DATASET ENTRIES ->
============================================================

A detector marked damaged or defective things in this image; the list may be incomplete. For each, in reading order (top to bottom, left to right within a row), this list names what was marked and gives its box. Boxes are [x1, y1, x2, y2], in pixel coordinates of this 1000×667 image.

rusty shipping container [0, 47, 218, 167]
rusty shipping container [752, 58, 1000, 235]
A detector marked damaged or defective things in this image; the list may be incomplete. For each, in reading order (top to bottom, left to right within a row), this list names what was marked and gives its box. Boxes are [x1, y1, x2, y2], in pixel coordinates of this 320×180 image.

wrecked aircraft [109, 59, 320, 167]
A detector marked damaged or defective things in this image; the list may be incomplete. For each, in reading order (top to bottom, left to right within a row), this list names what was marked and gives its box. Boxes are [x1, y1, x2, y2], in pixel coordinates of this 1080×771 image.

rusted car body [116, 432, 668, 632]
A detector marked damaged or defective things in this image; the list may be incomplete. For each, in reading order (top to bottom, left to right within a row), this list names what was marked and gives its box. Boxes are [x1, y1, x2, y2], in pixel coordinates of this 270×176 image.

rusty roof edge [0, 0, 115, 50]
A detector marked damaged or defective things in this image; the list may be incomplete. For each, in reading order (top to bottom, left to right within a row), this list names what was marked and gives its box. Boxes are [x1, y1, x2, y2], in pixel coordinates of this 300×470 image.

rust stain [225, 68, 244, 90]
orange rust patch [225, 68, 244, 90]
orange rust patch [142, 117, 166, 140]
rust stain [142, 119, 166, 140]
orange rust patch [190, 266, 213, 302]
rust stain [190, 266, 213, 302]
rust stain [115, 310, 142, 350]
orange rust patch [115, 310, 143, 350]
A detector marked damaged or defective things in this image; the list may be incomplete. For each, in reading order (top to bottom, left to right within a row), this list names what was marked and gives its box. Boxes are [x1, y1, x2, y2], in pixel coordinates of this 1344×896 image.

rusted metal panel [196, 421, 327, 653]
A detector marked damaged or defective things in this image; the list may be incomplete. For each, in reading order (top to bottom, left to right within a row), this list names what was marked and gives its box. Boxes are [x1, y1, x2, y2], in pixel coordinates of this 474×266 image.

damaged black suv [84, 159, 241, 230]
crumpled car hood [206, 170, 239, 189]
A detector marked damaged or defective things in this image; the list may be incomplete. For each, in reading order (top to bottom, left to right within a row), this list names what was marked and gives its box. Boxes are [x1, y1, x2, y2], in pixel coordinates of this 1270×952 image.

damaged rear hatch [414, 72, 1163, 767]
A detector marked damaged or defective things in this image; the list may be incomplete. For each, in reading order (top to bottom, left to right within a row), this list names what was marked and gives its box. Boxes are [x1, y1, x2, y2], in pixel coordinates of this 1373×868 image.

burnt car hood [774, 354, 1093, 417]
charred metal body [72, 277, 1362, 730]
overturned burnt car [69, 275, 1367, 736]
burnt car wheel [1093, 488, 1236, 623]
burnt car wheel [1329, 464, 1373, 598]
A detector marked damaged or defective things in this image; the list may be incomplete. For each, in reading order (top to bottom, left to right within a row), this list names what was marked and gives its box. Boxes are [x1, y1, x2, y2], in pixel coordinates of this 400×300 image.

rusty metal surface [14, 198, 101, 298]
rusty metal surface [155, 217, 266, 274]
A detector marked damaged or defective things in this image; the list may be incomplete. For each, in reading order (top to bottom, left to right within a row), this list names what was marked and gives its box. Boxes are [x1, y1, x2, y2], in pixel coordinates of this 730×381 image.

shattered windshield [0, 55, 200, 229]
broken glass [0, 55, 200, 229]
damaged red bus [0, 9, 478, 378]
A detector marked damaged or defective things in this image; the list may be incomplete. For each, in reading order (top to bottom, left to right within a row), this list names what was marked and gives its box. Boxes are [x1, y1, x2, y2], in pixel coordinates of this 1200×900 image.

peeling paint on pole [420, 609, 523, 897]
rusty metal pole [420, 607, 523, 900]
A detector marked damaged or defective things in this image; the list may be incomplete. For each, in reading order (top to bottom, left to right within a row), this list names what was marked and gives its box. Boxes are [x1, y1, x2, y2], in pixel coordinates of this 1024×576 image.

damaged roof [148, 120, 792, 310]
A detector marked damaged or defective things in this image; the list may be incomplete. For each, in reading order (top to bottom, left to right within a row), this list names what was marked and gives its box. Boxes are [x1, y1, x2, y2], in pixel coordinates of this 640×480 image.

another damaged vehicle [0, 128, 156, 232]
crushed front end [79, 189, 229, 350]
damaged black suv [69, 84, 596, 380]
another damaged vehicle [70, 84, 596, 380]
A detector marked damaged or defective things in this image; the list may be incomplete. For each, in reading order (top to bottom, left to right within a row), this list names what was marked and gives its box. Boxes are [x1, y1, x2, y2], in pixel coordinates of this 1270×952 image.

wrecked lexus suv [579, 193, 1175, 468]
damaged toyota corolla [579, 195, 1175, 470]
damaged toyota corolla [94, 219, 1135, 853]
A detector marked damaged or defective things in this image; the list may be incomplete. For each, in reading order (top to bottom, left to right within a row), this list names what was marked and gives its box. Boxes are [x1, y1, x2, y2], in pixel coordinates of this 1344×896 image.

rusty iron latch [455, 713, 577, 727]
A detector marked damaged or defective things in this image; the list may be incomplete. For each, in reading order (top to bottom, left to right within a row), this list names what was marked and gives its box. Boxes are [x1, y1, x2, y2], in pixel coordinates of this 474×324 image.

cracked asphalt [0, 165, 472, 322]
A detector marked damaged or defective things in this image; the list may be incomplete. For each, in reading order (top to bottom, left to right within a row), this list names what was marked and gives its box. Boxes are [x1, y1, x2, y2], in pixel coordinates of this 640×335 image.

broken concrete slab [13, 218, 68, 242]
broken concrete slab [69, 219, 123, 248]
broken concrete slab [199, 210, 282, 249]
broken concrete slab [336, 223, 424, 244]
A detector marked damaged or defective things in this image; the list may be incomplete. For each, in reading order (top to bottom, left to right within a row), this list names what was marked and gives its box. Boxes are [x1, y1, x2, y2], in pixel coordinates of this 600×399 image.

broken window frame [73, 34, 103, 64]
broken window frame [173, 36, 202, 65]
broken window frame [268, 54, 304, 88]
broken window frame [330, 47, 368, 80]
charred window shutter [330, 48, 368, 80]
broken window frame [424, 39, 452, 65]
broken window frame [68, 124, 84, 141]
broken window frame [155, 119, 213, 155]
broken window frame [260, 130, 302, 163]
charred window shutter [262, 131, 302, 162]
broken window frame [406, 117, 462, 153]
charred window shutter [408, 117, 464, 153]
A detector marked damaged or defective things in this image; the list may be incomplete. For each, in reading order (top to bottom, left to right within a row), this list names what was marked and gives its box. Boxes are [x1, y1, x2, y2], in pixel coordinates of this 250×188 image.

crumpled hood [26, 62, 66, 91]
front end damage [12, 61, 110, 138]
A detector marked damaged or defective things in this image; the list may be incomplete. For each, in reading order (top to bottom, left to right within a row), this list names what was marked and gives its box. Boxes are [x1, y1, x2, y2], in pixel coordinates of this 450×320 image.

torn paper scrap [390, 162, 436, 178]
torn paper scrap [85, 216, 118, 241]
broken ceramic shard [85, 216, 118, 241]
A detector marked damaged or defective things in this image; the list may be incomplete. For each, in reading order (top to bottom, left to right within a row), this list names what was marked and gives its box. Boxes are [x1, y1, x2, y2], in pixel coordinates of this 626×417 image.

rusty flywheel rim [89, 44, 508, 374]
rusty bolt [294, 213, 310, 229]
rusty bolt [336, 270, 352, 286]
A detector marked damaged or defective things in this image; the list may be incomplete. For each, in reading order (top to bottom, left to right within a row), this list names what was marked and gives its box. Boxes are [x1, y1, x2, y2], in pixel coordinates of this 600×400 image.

============================================================

TASK DETAILS -> Write out the entries in full, exactly as given.

PROBLEM SOLUTION ->
A detector marked damaged or defective things in this image; the list may be incomplete. For each, in reading order (top to bottom, left to right within a row), this list names what was marked and gives its box. Boxes are [x1, y1, x2, y2], in pixel coordinates of this 1000×667 image.

rusty shipping container [0, 47, 218, 167]
rusty shipping container [752, 58, 1000, 235]
A detector marked damaged or defective things in this image; the list may be incomplete. For each, in reading order (top to bottom, left to right within a row), this list names what was marked and gives its box. Boxes are [x1, y1, x2, y2], in pixel coordinates of this 320×180 image.

wrecked aircraft [109, 59, 320, 167]
A detector marked damaged or defective things in this image; the list may be incomplete. For each, in reading order (top to bottom, left to right within a row), this list names what was marked and gives its box. Boxes are [x1, y1, x2, y2], in pixel coordinates of this 1080×771 image.

rusted car body [116, 432, 668, 632]
A detector marked damaged or defective things in this image; the list may be incomplete. For each, in reading order (top to bottom, left to right within a row), this list names what was marked and gives its box. Boxes are [x1, y1, x2, y2], in pixel coordinates of this 270×176 image.

rusty roof edge [0, 0, 115, 50]
A detector marked damaged or defective things in this image; the list may be incomplete. For each, in reading order (top to bottom, left to right within a row), this list names what was marked and gives its box. Boxes are [x1, y1, x2, y2], in pixel coordinates of this 300×470 image.

rust stain [225, 68, 244, 90]
orange rust patch [225, 68, 244, 90]
orange rust patch [142, 117, 166, 140]
rust stain [142, 119, 166, 140]
orange rust patch [190, 266, 213, 302]
rust stain [190, 266, 213, 302]
rust stain [115, 310, 142, 350]
orange rust patch [115, 310, 143, 350]
A detector marked damaged or defective things in this image; the list may be incomplete. For each, in reading order (top to bottom, left to right within a row), this list names what was marked and gives its box. Boxes are [x1, y1, x2, y2], in pixel coordinates of this 1344×896 image.

rusted metal panel [196, 421, 327, 653]
A detector marked damaged or defective things in this image; the list may be incomplete. For each, in reading order (top to bottom, left to right within a row), this list names what was marked and gives its box. Boxes are [x1, y1, x2, y2], in pixel coordinates of this 474×266 image.

damaged black suv [84, 159, 241, 230]
crumpled car hood [206, 170, 239, 189]
A detector marked damaged or defective things in this image; the list may be incomplete. For each, in reading order (top to bottom, left to right within a row), this list names what was marked and gives its box. Boxes are [x1, y1, x2, y2], in pixel coordinates of this 1270×952 image.

damaged rear hatch [414, 72, 1163, 767]
A detector marked damaged or defective things in this image; the list may be incomplete. For each, in reading order (top to bottom, left to right within a row), this list names what was marked and gives its box. Boxes are [x1, y1, x2, y2], in pixel coordinates of this 1373×868 image.

burnt car hood [774, 354, 1093, 417]
charred metal body [72, 277, 1362, 730]
overturned burnt car [69, 275, 1367, 736]
burnt car wheel [1093, 488, 1236, 623]
burnt car wheel [1329, 464, 1373, 598]
A detector marked damaged or defective things in this image; the list may be incomplete. For each, in reading order (top to bottom, left to right within a row), this list names what was marked and gives its box. Boxes are [x1, y1, x2, y2], in pixel coordinates of this 400×300 image.

rusty metal surface [14, 198, 101, 298]
rusty metal surface [155, 217, 266, 274]
A detector marked damaged or defective things in this image; the list may be incomplete. For each, in reading order (top to bottom, left to right within a row), this list names what was marked and gives its box. Boxes are [x1, y1, x2, y2], in pixel coordinates of this 730×381 image.

shattered windshield [0, 55, 200, 229]
broken glass [0, 55, 200, 229]
damaged red bus [0, 9, 478, 378]
A detector marked damaged or defective things in this image; the list may be incomplete. For each, in reading order (top to bottom, left to right within a row), this list names what was marked and gives its box. Boxes are [x1, y1, x2, y2], in pixel coordinates of this 1200×900 image.

peeling paint on pole [420, 609, 523, 897]
rusty metal pole [420, 607, 523, 900]
A detector marked damaged or defective things in this image; the list may be incomplete. For each, in reading order (top to bottom, left to right within a row), this list names what was marked and gives its box. Boxes are [x1, y1, x2, y2], in pixel coordinates of this 1024×576 image.

damaged roof [148, 120, 792, 310]
A detector marked damaged or defective things in this image; the list may be incomplete. For each, in reading order (top to bottom, left to right within a row), this list names what was marked and gives its box. Boxes are [x1, y1, x2, y2], in pixel coordinates of this 640×480 image.

another damaged vehicle [0, 128, 156, 232]
crushed front end [79, 189, 229, 350]
damaged black suv [69, 84, 596, 380]
another damaged vehicle [70, 84, 596, 380]
A detector marked damaged or defective things in this image; the list may be incomplete. For each, in reading order (top to bottom, left to right within a row), this list names what was marked and gives its box. Boxes are [x1, y1, x2, y2], in pixel coordinates of this 1270×952 image.

wrecked lexus suv [579, 193, 1175, 468]
damaged toyota corolla [579, 195, 1175, 470]
damaged toyota corolla [94, 219, 1135, 853]
A detector marked damaged or defective things in this image; the list may be incomplete. For each, in reading order (top to bottom, left to right within a row), this list names what was marked and gives its box. Boxes are [x1, y1, x2, y2], in pixel coordinates of this 1344×896 image.

rusty iron latch [455, 713, 577, 727]
A detector marked damaged or defective things in this image; the list may be incomplete. For each, in reading order (top to bottom, left to right within a row), this list names what was marked and gives its box. Boxes are [x1, y1, x2, y2], in pixel coordinates of this 474×324 image.

cracked asphalt [0, 165, 472, 322]
A detector marked damaged or defective things in this image; the list may be incomplete. For each, in reading order (top to bottom, left to right within a row), this list names what was marked and gives its box. Boxes are [x1, y1, x2, y2], in pixel coordinates of this 640×335 image.

broken concrete slab [13, 218, 68, 242]
broken concrete slab [69, 219, 123, 248]
broken concrete slab [199, 210, 282, 249]
broken concrete slab [336, 223, 424, 244]
A detector marked damaged or defective things in this image; the list may be incomplete. For each, in reading order (top to bottom, left to right within a row), this list names what was marked and gives its box. Boxes are [x1, y1, x2, y2], in pixel coordinates of this 600×399 image.

broken window frame [73, 34, 103, 64]
broken window frame [173, 36, 202, 65]
broken window frame [268, 54, 304, 88]
broken window frame [330, 47, 368, 80]
charred window shutter [330, 48, 368, 80]
broken window frame [424, 39, 452, 65]
broken window frame [68, 124, 84, 141]
broken window frame [155, 119, 213, 155]
broken window frame [260, 130, 302, 163]
charred window shutter [262, 131, 302, 162]
broken window frame [406, 117, 462, 153]
charred window shutter [408, 117, 464, 153]
A detector marked damaged or defective things in this image; the list may be incomplete. For each, in reading order (top to bottom, left to right within a row), this list names what was marked and gives its box. Boxes are [x1, y1, x2, y2], in pixel coordinates of this 250×188 image.

crumpled hood [26, 62, 66, 91]
front end damage [12, 61, 110, 138]
A detector marked damaged or defective things in this image; the list may be incomplete. For each, in reading order (top to bottom, left to right within a row), this list names what was marked and gives its box. Boxes are [x1, y1, x2, y2], in pixel coordinates of this 450×320 image.

torn paper scrap [390, 162, 436, 178]
torn paper scrap [85, 216, 118, 241]
broken ceramic shard [85, 216, 118, 241]
A detector marked damaged or defective things in this image; the list may be incomplete. For each, in reading order (top to bottom, left to right within a row), this list names what was marked and gives its box. Boxes are [x1, y1, x2, y2], in pixel coordinates of this 626×417 image.

rusty flywheel rim [89, 44, 508, 374]
rusty bolt [294, 213, 310, 229]
rusty bolt [336, 270, 352, 286]
A detector marked damaged or defective things in this image; the list may be incomplete. For each, in reading order (top to bottom, left to right within a row), this list names what was marked and gives its box. Boxes are [x1, y1, x2, y2], in pixel coordinates of this 600×400 image.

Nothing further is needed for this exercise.